#### Record extracts
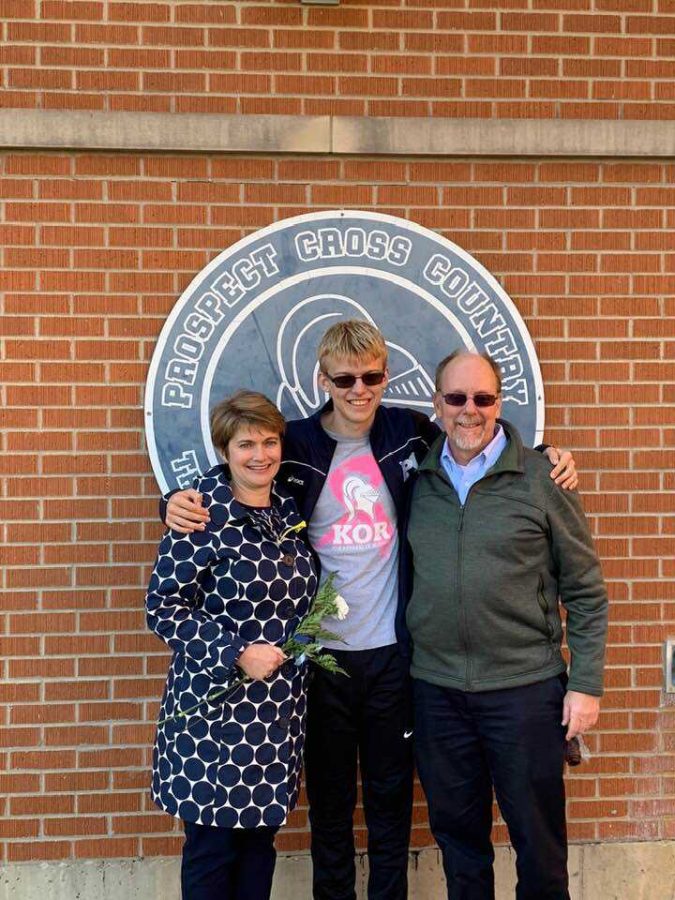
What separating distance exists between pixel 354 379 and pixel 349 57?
1.47 metres

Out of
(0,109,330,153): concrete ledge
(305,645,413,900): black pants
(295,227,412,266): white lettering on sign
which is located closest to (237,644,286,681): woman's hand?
(305,645,413,900): black pants

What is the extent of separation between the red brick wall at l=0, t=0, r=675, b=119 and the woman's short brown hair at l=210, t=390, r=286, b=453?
1.39 metres

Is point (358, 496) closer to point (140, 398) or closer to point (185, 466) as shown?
point (185, 466)

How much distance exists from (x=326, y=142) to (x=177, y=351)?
99 centimetres

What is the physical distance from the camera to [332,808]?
3271 millimetres

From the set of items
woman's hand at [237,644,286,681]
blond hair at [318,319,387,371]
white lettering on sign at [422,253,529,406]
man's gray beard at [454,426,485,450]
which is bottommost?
woman's hand at [237,644,286,681]

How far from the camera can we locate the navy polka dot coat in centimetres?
283

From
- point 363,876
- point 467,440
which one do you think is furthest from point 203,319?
point 363,876

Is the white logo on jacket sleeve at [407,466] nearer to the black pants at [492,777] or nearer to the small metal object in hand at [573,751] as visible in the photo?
the black pants at [492,777]

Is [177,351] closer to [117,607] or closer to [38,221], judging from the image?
[38,221]

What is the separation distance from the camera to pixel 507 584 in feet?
9.69

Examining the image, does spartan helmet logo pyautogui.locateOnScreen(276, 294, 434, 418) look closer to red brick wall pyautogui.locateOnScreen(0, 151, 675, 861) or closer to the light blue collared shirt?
red brick wall pyautogui.locateOnScreen(0, 151, 675, 861)

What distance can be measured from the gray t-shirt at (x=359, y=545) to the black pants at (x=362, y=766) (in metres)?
0.08

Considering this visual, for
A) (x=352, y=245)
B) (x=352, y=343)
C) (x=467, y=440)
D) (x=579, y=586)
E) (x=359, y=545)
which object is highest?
(x=352, y=245)
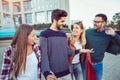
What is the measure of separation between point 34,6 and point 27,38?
29.2ft

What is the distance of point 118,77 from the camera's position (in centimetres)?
378

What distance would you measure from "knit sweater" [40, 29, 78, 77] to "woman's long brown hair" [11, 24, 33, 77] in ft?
0.47

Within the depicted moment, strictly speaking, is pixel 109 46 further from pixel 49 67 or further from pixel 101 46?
pixel 49 67

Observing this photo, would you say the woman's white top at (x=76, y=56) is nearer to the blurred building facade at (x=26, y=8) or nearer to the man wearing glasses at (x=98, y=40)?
the man wearing glasses at (x=98, y=40)

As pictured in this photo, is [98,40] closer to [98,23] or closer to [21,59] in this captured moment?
[98,23]

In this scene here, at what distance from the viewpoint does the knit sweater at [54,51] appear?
1396 mm

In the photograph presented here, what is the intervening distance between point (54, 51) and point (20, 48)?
0.26 metres

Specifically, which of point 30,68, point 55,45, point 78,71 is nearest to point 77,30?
point 78,71

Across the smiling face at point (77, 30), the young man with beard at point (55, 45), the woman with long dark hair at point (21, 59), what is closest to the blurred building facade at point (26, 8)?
the smiling face at point (77, 30)

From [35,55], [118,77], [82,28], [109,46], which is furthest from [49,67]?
[118,77]

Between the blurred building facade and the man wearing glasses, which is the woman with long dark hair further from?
the blurred building facade

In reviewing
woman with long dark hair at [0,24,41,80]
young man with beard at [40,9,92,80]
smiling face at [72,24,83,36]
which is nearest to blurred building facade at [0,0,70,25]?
smiling face at [72,24,83,36]

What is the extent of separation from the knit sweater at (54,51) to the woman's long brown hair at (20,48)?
14cm

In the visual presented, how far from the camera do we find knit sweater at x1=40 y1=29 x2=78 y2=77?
1.40 m
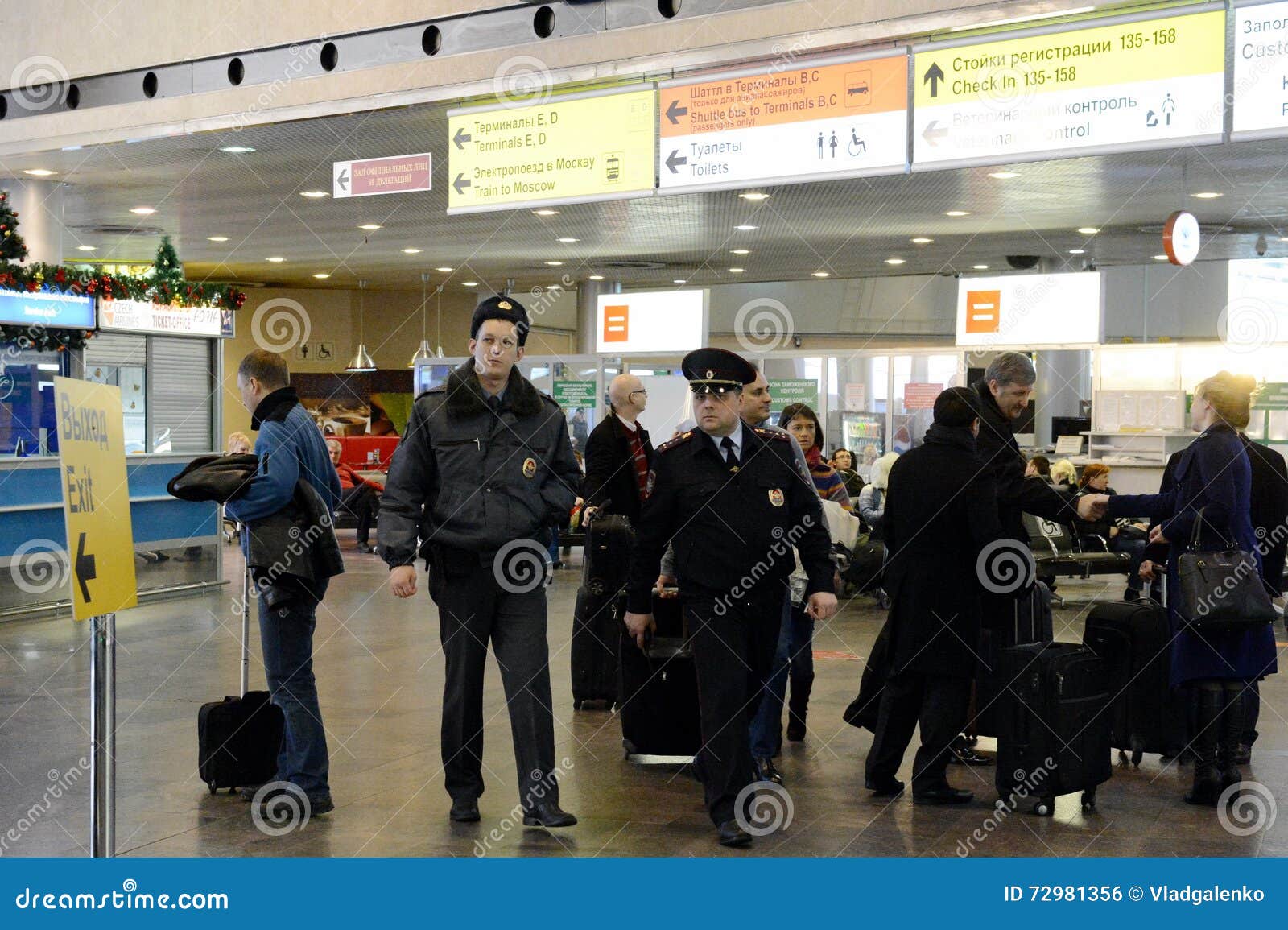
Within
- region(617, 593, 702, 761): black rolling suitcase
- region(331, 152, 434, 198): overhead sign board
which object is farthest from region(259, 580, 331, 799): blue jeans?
region(331, 152, 434, 198): overhead sign board

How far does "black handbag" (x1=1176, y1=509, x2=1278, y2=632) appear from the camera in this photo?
4867mm

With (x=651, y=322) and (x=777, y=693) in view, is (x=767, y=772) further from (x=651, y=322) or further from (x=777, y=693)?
(x=651, y=322)

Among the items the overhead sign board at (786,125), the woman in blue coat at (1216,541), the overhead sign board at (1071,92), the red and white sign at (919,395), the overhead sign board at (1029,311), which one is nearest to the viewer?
the woman in blue coat at (1216,541)

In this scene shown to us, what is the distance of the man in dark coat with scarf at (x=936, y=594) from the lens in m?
4.82

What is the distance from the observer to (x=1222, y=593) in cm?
488

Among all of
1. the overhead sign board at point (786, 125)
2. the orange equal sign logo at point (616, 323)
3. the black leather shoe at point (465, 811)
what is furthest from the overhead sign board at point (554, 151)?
the orange equal sign logo at point (616, 323)

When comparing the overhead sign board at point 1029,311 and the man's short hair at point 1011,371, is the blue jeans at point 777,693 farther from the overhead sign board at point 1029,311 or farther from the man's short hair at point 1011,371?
the overhead sign board at point 1029,311

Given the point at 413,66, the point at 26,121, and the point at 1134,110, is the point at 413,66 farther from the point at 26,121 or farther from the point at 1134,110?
the point at 1134,110

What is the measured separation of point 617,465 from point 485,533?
190 cm

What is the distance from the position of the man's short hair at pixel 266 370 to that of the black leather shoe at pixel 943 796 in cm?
277

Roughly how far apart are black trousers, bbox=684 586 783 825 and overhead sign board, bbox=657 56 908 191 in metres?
3.23

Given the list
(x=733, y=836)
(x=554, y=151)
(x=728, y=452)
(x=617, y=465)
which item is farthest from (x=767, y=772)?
(x=554, y=151)

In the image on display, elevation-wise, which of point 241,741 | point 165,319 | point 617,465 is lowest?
point 241,741

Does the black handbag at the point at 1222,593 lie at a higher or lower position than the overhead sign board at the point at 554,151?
lower
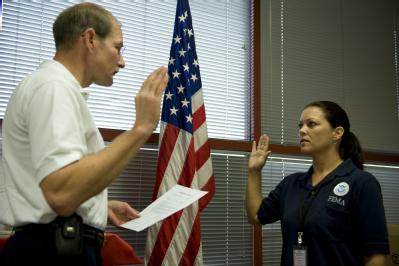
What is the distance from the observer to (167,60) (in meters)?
3.04

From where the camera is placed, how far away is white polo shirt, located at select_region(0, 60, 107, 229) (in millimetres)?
1015

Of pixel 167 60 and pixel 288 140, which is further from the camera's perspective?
pixel 288 140

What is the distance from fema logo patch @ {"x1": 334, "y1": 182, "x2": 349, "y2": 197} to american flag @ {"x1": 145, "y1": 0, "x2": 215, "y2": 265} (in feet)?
2.55

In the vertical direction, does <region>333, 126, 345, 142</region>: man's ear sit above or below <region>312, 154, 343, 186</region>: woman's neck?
above

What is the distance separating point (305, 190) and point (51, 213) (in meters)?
1.54

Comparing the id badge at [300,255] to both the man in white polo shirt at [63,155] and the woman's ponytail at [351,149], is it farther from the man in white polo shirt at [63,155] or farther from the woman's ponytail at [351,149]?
the man in white polo shirt at [63,155]

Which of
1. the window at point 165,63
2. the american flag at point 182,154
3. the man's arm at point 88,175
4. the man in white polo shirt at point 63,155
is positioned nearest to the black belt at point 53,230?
the man in white polo shirt at point 63,155

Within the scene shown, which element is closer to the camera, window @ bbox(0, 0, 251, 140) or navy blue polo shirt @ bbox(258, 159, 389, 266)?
navy blue polo shirt @ bbox(258, 159, 389, 266)

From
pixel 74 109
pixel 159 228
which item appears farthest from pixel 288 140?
pixel 74 109

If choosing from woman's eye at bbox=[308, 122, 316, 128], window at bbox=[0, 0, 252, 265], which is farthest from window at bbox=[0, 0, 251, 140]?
woman's eye at bbox=[308, 122, 316, 128]

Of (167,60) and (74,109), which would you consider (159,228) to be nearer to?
(167,60)

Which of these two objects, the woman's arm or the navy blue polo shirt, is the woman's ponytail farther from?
the woman's arm

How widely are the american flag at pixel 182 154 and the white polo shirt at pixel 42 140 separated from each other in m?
1.33

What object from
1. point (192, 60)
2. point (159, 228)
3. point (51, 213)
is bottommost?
point (159, 228)
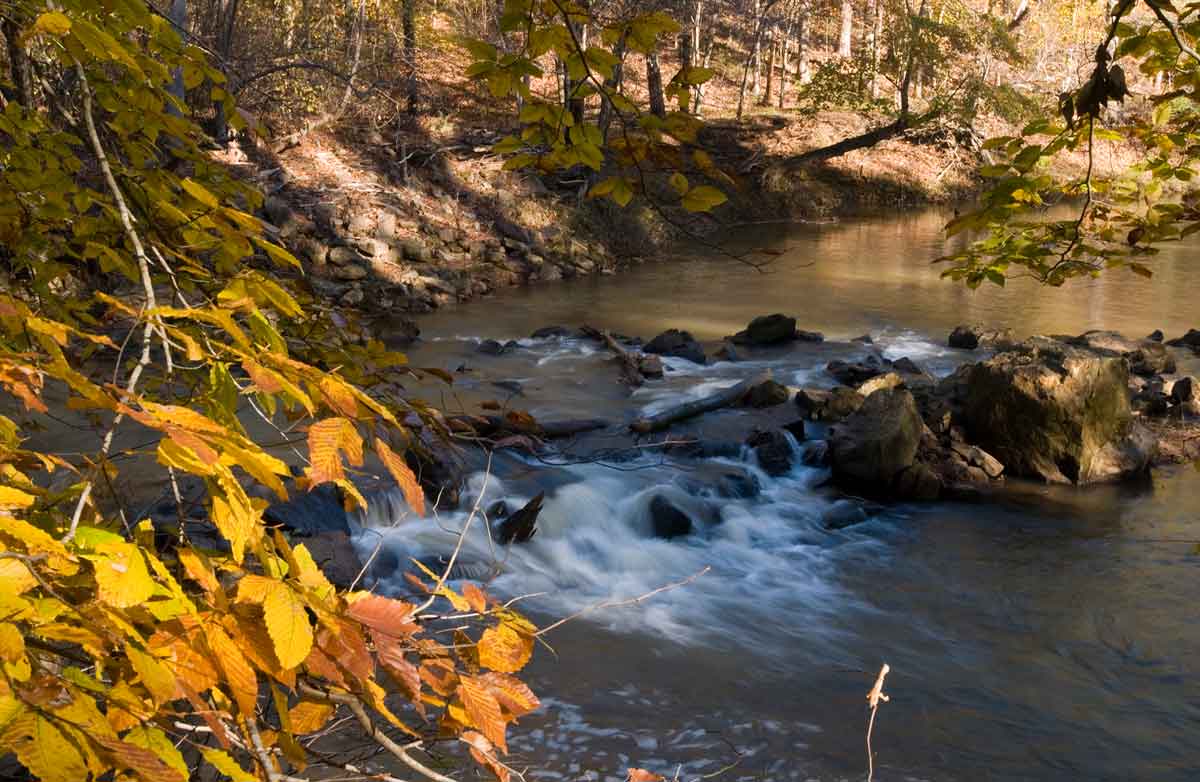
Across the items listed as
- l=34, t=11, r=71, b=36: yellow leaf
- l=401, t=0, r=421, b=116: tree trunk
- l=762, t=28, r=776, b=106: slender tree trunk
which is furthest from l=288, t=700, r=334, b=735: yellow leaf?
l=762, t=28, r=776, b=106: slender tree trunk

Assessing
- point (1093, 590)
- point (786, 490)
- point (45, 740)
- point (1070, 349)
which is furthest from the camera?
point (1070, 349)

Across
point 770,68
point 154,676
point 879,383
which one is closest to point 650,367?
point 879,383

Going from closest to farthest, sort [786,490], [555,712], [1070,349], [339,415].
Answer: [339,415] < [555,712] < [786,490] < [1070,349]

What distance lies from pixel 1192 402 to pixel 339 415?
403 inches

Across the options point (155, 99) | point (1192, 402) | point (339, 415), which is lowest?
point (1192, 402)

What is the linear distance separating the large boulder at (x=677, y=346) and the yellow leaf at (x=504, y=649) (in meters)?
9.77

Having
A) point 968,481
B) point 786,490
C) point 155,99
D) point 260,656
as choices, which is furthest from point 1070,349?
point 260,656

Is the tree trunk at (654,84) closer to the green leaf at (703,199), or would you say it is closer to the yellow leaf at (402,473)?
the green leaf at (703,199)

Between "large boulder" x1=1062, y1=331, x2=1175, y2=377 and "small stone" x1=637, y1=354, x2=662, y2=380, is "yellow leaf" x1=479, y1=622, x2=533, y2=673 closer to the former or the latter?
"small stone" x1=637, y1=354, x2=662, y2=380

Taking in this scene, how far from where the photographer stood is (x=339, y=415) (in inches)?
60.1

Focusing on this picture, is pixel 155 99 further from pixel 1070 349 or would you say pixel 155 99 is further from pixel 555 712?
pixel 1070 349

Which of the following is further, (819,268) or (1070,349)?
(819,268)

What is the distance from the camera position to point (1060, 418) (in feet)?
26.9

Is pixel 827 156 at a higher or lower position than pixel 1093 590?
higher
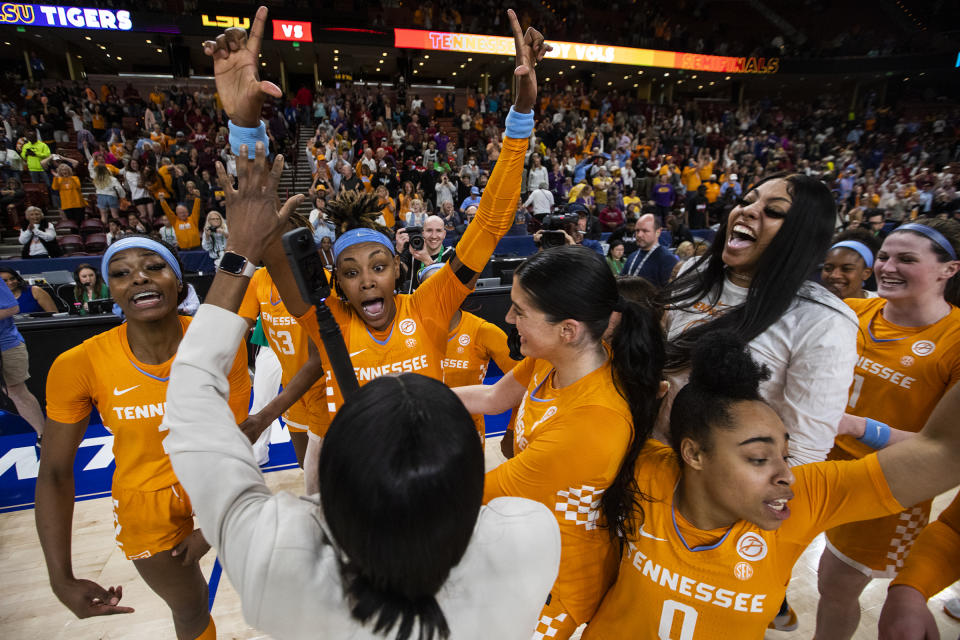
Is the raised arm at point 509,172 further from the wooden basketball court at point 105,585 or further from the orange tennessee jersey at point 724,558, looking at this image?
the wooden basketball court at point 105,585

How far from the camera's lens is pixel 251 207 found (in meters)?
0.98

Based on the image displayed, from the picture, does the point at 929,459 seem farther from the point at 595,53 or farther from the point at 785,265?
the point at 595,53

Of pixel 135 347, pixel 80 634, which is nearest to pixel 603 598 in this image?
pixel 135 347

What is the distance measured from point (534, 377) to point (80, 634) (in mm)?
2724

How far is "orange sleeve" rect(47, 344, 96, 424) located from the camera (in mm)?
1643

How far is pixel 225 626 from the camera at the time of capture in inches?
96.3

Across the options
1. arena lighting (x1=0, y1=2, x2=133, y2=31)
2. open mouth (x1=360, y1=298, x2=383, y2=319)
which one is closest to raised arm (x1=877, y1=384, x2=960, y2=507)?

#### Given exercise
Each line from the one that contains "or the latter?" to the end of the listing must be quoted exactly; no other line and no picture belongs in the copy.

#### Problem solution
Between "large boulder" x1=1062, y1=331, x2=1175, y2=377 and "small stone" x1=637, y1=354, x2=662, y2=380, is "yellow leaf" x1=479, y1=622, x2=533, y2=673 closer to the former or the latter?
"small stone" x1=637, y1=354, x2=662, y2=380

Taking in this scene, how far from where the photographer stood is (x=339, y=415) (in inches)?
60.1

Focusing on this picture, is pixel 155 99 further from pixel 1070 349 or would you say pixel 155 99 is further from pixel 555 712?
pixel 1070 349

Which of the following is further, (819,268) or (1070,349)?
(819,268)

What is the distance from the camera position to point (1060, 418) (in feet)?
26.9

Is pixel 827 156 at a higher or lower position than pixel 1093 590?
higher
Is the raised arm at point 509,172 further from the wooden basketball court at point 105,585 or further from the orange tennessee jersey at point 724,558, looking at this image?
the wooden basketball court at point 105,585

How far from the camera's lens is pixel 251 207 found (in meters)?
0.98

Based on the image displayed, from the picture, does the point at 929,459 seem farther from the point at 595,53 or farther from the point at 785,265?
the point at 595,53

Of pixel 135 347, pixel 80 634, which is nearest to pixel 603 598 in this image?
pixel 135 347

What is the distance measured from point (534, 377) to point (80, 634) (in mm)?
2724

How far is "orange sleeve" rect(47, 344, 96, 424) located from the camera (in mm)?
1643

How far is pixel 225 626 from the camera at the time of capture in inches?
96.3

Across the options
1. arena lighting (x1=0, y1=2, x2=133, y2=31)
2. open mouth (x1=360, y1=298, x2=383, y2=319)
which one is closest to raised arm (x1=877, y1=384, x2=960, y2=507)?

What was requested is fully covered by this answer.